The 10 players out on the Palestra court and those waiting for their chance to be part of it might have considered some larger picture from time to time. Mostly, they played through the long bricks, the short layups, all the missed threes (really, all the missed threes), the turnovers and the echoes, real and imagined.
Whatever the scoreboard and box score eventually would show, this was never going to be a game that could be judged by numbers. To understand this game, it had to be felt.
It was about a bunch of college kids who wanted to play some hoops, win a game, rule 33rd Street for a year.
Penn did not have Tyler Bernardini (injured foot) or Andreas Schreiber (shoulder). Drexel was without Leon Spencer (fractured wrist), who is out for 2 months.
Who did what will be little remembered. Nobody on that floor is going to the NBA. And none of it mattered.
These people were playing because it mattered to them.
Not diving for loose balls was not an option. This was a will game, not a skill game.
And that is a game Drexel is going to win on most nights. This was most nights. And the Dragons (1-3) got that precious first win, 58-49. Penn (0-4) is still searching.
When Drexel was opening a 10-point first-half lead, it actually made six straight baskets, which must be some sort of a school record.
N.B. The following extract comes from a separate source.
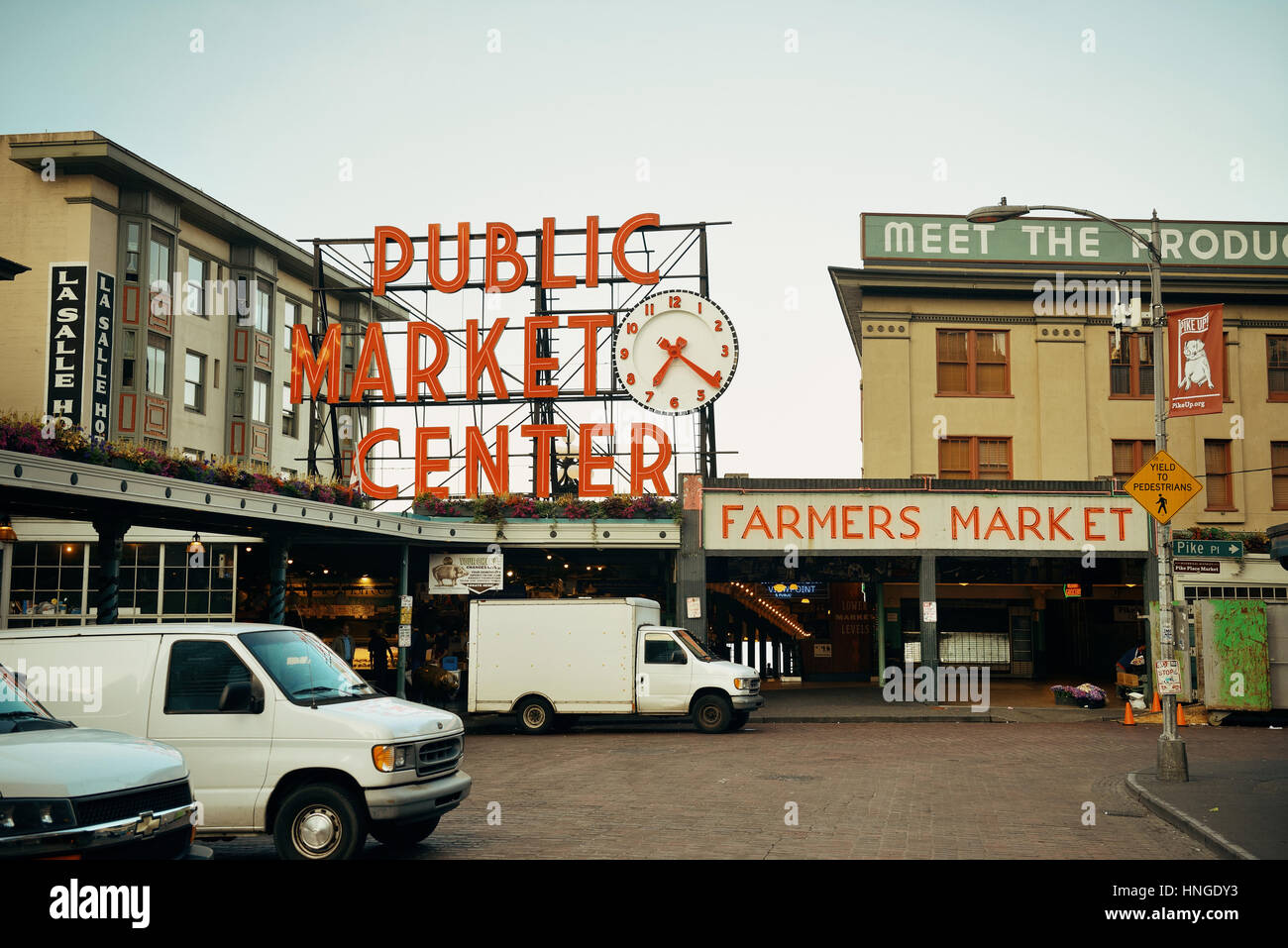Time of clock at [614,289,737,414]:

On their best days, the Dragons, under Bruiser Flint, will never be mistaken for the Phoenix Suns.
"Only for a short period of time," Flint said of his team's good shooting. "We get looks. We run good offense."
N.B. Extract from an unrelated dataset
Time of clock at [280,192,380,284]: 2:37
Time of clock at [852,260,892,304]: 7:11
The Dragons led 26-20 at the break. It probably should have been more, what with Penn shooting just 31.8 percent and having more turnovers (10) than baskets (seven).
Drexel had lost in overtime at Saint Joseph's and at the buzzer at Rutgers. Penn had given up a big lead and lost in double overtime to Delaware. Somebody was going to finish a game. It wasn't Penn.
"I thought in the second half, we made a decent offensive adjustment and really started getting the ball inside a lot more," Quakers coach Glen Miller said."They're a tough team to beat off the dribble. They had more foot speed than us."
It was not a good sign when the Dragons were shooting 53.3 percent early in the second half and leading by just eight points. Drexel just does not shoot that well for an entire game. The Dragons promptly missed their next six shots and Penn closed to 37-35 with 11 minutes left.
"I don't want to say I expect it," Flint said. "But, in our conference, we've got to come in and win games like this.
"This is a tough game because our guys and their guys, they live with each other in the fall and the spring, getting each other ready for the season. There is no surprise."
For third straight year, a school first, Drexel owns the space between the Palestra and the DAC. Drexel had an answer for everything, even the Penn rollouts.
Penn students: "Drexel can you read this? Drexel, can you read anything?"
Drexel students: "A.J. Drexel, the man who made Wall Street. Wharton grads, the men who destroyed it."
Penn could do little with Drexel point guard Jamie Harris (career-high 22 points). The Dragons got 10 points and 10 rebounds (eight offensive) from Evan Neisler.
Penn got double-doubles from Jack Eggleston (10 points, 11 rebounds) and Mike Howlett (10 points, 13 rebounds), as well as 13 points from point guard Zack Rosen.
"Keep pushing," Rosen said when asked what it would take to win. "We're right there. That's why it's so frustrating. If we were getting blown out, if we were not competitive, it wouldn't hurt as much."
The teams combined to attempt 19 three-pointers. The next make will be the first. Drexel had gone 520 consecutive games with at least one three, every game since Feb. 14, 1992. Now they have gone one without a three. And won't care one bit.
"Honestly, it's a miracle our streak hasn't been stopped a long time ago," Flint said.